Heráclito, nacido en Éfeso (en la costa de la actual Turquía), también escribió que «nunca te bañas dos veces en el mismo río», lo que nos recuerda que tanto el mundo, lo que nos rodea, como nosotros mismos, estamos en un estado permanente de transformación. Este, insisto, es un pilar básico de nuestro bienestar emocional: aceptar la naturaleza cambiante de la realidad y cómo nos tenemos que adaptar al cambio.

Heráclito utilizó el río como una metáfora para expresar su visión de que todo en la vida y en el universo está en un estado constante de flujo. Así como el agua de un río está en movimiento continuo, así también lo está todo en la realidad. Nada permanece estático, todo está en un proceso de cambio.

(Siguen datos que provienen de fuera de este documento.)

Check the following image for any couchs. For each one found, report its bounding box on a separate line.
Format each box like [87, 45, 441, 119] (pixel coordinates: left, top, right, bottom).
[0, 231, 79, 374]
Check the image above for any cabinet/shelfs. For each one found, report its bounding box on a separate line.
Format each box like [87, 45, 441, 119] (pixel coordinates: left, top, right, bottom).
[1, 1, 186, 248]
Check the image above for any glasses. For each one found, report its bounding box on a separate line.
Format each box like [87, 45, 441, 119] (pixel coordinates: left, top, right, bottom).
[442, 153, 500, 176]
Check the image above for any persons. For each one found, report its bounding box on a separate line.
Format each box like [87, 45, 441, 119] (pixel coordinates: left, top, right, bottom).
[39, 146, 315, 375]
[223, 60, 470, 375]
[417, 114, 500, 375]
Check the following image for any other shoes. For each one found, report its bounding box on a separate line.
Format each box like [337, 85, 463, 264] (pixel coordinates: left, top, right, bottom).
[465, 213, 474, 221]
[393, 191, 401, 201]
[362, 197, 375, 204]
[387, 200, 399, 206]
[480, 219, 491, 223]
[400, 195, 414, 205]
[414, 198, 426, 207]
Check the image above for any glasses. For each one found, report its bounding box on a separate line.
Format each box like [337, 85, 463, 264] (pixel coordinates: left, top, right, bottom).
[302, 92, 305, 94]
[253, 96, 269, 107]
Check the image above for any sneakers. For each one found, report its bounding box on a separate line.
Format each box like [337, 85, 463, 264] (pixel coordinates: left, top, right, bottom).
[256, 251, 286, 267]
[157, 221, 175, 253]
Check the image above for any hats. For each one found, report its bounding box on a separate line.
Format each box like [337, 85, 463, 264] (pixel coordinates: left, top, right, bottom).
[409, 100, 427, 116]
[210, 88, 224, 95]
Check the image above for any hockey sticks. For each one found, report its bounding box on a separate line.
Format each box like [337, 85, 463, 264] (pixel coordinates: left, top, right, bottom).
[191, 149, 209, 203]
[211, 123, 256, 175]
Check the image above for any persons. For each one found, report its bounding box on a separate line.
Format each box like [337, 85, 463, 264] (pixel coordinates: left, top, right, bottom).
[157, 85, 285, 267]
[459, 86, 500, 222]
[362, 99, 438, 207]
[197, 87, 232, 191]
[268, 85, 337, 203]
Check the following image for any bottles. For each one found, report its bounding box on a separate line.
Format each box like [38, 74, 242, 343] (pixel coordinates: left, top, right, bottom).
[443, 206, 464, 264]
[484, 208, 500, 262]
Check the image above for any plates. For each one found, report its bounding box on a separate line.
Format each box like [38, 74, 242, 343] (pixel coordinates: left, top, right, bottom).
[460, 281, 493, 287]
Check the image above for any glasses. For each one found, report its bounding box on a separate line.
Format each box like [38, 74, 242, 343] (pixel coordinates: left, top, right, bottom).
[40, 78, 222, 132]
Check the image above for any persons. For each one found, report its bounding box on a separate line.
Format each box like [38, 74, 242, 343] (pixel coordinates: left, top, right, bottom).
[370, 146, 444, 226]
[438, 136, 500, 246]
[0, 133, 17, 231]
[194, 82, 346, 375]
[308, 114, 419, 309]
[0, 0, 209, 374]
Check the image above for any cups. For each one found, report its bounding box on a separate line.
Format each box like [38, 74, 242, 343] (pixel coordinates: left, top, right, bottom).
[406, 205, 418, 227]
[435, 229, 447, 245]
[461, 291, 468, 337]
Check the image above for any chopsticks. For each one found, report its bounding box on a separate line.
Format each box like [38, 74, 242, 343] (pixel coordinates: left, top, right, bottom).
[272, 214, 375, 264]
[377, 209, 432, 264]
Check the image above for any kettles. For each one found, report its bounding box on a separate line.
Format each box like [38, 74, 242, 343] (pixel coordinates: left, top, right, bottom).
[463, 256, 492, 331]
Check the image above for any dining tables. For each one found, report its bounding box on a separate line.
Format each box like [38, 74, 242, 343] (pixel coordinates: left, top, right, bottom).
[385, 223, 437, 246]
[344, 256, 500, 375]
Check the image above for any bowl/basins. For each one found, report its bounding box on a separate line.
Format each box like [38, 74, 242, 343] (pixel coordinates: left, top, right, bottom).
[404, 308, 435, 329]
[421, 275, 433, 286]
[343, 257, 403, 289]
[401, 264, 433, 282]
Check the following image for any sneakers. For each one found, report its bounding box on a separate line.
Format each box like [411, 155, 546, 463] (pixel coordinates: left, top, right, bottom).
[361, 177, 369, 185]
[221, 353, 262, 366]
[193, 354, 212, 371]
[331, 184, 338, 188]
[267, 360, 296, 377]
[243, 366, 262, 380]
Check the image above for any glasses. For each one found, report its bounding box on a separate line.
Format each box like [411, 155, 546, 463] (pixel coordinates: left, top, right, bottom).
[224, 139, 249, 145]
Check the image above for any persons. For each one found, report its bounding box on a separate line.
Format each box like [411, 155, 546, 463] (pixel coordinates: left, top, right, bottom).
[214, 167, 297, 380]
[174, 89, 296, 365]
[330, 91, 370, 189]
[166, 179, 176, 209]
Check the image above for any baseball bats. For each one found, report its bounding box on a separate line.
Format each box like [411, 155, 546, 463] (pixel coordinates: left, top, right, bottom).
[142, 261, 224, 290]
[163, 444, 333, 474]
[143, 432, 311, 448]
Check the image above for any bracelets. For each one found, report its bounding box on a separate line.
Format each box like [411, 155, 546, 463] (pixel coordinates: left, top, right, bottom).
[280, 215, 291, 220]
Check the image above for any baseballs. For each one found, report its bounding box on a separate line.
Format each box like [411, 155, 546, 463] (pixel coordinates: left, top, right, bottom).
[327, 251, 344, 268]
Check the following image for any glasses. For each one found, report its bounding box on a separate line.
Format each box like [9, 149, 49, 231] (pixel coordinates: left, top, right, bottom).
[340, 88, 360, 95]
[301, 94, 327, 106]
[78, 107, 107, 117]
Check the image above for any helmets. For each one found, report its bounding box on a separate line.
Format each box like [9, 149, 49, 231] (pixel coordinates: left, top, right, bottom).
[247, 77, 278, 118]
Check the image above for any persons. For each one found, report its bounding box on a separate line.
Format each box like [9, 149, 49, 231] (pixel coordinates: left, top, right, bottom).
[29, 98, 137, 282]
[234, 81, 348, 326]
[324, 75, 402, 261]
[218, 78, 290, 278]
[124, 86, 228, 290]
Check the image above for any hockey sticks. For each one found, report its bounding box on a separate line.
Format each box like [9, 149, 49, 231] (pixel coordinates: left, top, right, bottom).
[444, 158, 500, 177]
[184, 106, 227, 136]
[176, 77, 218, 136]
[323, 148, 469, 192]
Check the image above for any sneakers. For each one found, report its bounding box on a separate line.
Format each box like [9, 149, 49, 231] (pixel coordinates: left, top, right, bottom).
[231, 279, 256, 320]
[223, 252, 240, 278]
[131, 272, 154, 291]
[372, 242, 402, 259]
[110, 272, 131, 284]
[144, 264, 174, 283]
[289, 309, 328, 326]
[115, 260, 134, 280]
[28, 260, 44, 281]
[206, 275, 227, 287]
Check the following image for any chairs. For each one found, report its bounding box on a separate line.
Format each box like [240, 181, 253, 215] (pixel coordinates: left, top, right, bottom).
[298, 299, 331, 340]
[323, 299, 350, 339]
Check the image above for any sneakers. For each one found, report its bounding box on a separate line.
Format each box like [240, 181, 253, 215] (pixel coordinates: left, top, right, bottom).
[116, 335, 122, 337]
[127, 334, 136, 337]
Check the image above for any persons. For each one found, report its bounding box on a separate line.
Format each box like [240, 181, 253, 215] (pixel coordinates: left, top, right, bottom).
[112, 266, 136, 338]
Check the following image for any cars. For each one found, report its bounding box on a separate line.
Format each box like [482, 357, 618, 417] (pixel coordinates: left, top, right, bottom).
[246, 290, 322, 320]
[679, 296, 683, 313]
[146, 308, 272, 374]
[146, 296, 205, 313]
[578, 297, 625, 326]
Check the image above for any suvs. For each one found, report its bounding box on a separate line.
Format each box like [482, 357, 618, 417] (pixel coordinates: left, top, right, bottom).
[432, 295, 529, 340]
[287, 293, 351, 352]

Al igual que Heráclito, que ve el mundo y la vida como un río en constante movimiento, Ovidio presenta un universo donde el cambio es inevitable. Las historias de las Metamorfosis nos enseñan que resistirse al cambio es inútil, y que la verdadera comprensión de la naturaleza del mundo viene de aceptar y adaptarse a ese «todo fluye».

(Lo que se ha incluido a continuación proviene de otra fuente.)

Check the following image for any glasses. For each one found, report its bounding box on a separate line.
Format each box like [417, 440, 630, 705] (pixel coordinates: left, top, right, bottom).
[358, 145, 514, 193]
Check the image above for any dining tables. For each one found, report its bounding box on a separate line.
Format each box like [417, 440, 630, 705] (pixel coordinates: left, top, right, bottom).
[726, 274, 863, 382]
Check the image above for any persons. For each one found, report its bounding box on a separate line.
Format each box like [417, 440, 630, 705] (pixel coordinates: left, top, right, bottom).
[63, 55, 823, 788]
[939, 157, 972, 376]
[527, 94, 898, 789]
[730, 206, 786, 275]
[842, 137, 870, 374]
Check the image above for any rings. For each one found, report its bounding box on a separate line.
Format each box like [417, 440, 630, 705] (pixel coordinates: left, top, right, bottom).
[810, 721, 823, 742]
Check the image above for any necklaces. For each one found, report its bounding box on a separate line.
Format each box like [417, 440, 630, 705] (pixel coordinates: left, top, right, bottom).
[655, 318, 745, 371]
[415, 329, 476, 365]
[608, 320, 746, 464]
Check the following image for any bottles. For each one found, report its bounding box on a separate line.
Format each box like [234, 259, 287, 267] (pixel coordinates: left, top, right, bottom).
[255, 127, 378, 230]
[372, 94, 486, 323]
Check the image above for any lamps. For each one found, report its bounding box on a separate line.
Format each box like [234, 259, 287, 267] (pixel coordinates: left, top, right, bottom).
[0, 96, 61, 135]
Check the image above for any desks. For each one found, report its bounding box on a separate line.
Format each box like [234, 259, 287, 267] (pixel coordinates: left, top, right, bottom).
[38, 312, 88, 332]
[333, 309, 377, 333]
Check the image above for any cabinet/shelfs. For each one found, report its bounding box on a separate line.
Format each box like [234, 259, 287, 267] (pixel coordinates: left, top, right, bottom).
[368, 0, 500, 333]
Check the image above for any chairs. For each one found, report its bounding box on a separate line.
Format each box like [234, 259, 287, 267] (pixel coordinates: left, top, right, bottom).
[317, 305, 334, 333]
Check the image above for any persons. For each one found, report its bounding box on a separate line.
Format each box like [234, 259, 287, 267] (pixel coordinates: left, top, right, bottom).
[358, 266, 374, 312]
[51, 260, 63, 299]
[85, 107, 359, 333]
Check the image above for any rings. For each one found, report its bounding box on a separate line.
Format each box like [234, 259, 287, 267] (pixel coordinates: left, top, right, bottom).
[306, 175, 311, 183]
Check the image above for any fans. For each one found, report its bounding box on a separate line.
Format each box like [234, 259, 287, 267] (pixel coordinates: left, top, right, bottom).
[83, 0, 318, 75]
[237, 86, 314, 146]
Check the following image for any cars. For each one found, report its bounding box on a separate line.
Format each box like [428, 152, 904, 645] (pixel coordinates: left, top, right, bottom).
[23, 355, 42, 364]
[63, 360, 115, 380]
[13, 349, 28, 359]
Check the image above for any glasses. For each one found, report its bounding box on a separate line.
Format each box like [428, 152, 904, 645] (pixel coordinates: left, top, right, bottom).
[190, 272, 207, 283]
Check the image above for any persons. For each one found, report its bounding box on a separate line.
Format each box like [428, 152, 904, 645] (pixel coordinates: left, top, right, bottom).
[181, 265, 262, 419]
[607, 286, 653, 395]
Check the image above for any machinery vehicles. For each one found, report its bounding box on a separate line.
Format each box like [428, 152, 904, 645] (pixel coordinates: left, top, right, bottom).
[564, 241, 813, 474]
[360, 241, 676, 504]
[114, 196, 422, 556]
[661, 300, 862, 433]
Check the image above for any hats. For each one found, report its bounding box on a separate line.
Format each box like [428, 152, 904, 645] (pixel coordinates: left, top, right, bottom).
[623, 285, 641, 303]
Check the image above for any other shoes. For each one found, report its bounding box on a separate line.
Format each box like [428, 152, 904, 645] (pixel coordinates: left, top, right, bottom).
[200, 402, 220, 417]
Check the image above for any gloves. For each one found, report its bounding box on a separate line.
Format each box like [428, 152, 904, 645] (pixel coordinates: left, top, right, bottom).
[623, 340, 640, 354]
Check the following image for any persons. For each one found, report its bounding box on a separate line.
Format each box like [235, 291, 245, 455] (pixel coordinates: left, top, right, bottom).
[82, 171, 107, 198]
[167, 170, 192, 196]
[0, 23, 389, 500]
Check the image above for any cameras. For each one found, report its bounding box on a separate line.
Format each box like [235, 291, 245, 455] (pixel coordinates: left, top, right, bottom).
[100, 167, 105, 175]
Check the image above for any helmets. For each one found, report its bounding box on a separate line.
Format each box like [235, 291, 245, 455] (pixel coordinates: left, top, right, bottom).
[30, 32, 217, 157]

Esto incluye no solo los objetos físicos sino también nuestras experiencias, pensamientos, y nosotros mismos. Cuando intentas entrar en el río por segunda vez, no solo ha cambiado el río, sino que tú también has cambiado. Tus pensamientos, emociones y experiencias han evolucionado, aunque sea de manera sutil, desde la primera vez que entraste al río.

Por lo tanto, la realidad que experimentas es siempre nueva y diferente, en parte debido a los cambios que han ocurrido dentro de ti mismo.

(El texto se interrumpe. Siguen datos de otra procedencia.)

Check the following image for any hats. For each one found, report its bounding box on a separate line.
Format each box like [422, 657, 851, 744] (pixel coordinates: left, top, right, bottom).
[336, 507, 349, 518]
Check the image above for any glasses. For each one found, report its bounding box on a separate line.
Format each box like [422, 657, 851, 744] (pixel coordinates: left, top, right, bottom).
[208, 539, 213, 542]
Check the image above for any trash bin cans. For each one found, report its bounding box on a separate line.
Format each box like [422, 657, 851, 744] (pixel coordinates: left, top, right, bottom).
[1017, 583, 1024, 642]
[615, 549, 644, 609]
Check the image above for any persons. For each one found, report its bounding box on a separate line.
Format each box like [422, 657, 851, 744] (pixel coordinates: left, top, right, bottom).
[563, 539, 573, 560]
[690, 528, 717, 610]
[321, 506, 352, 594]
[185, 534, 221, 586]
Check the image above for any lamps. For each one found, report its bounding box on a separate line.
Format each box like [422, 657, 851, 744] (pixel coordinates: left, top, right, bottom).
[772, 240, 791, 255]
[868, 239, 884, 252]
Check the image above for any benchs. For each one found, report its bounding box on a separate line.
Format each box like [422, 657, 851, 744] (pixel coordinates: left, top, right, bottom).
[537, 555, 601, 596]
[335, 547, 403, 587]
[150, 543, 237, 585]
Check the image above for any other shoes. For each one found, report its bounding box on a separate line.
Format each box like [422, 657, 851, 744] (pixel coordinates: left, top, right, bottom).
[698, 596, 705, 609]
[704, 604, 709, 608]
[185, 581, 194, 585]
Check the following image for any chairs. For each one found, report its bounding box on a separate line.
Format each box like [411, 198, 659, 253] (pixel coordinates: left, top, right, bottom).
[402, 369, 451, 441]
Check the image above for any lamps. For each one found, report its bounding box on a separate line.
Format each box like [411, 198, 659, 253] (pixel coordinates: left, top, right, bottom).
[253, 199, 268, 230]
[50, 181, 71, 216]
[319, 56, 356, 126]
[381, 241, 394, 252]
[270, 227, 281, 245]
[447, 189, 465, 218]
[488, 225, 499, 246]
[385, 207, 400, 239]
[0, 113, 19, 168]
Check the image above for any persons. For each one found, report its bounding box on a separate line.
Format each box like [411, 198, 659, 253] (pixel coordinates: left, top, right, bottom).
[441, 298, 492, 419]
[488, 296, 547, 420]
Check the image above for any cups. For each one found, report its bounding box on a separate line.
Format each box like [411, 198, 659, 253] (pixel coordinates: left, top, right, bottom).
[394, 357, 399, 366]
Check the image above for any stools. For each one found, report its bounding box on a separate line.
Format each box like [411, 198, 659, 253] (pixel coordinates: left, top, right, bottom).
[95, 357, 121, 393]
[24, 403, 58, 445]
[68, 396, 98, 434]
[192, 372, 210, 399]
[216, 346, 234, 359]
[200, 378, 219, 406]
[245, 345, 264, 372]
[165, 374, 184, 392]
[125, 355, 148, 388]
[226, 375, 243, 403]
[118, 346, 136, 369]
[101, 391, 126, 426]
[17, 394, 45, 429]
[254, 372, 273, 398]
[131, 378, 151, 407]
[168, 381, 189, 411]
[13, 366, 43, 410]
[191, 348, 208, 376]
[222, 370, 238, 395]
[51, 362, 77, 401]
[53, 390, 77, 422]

¿Somos el mismo o la misma que hace diez años?

¿Nos gustan las mismas canciones, películas o bebidas?

¿Vestimos igual?

¿Nos relacionamos con las mismas personas?

Tampoco Séneca se baña dos veces en el mismo río

De la misma manera, las circunstancias, las personas y las situaciones cambian continuamente, aunque a veces no lo notemos a simple vista. Ya Séneca escribe en una de sus cartas, la 58:

Ninguno de nosotros es hoy por la mañana el mismo que fue ayer.

Todo cuanto contemplas sigue el curso de un río. Ninguna de las cosas que vemos subsiste: yo mismo he cambiado mientras digo que ellas cambian.

Y se refiere a Heráclito:

Este devenir es el que expresa Heráclito: «Nunca nos bañamos dos veces en el mismo río». Porque el río conserva su mismo nombre, pero el agua se le ha ido.

Y hace una reflexión magnífica sobre la muerte, bueno, sobre el miedo a la muerte, cuando continúa diciendo:

Este cambio es más evidente en el caudal del río que en el hombre, pero también a nosotros una corriente, no menos rápida, nos empuja adelante, y por ello me sorprendo de nuestra locura de amar con tanta intensidad la cosa más efímera, el cuerpo, y tener miedo a morir algún día, cuando en realidad cada instante es la muerte del estado anterior.

Todo es cambio también para Marco Aurelio

Marco Aurelio invita a aceptar el cambio como un proceso natural y necesario, inherente tanto al universo como a nuestra propia existencia. Desde esta perspectiva, el cambio no es algo a temer sino una condición constante y, de hecho, indispensable para la vida.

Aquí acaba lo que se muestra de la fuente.